Spatial question entries:

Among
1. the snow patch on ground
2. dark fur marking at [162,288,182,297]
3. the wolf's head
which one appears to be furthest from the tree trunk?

• **The request**
Write out every entry exactly as given.

• **Worked answer**
Among
1. the snow patch on ground
2. dark fur marking at [162,288,182,297]
3. the wolf's head
which one appears to be furthest from the tree trunk?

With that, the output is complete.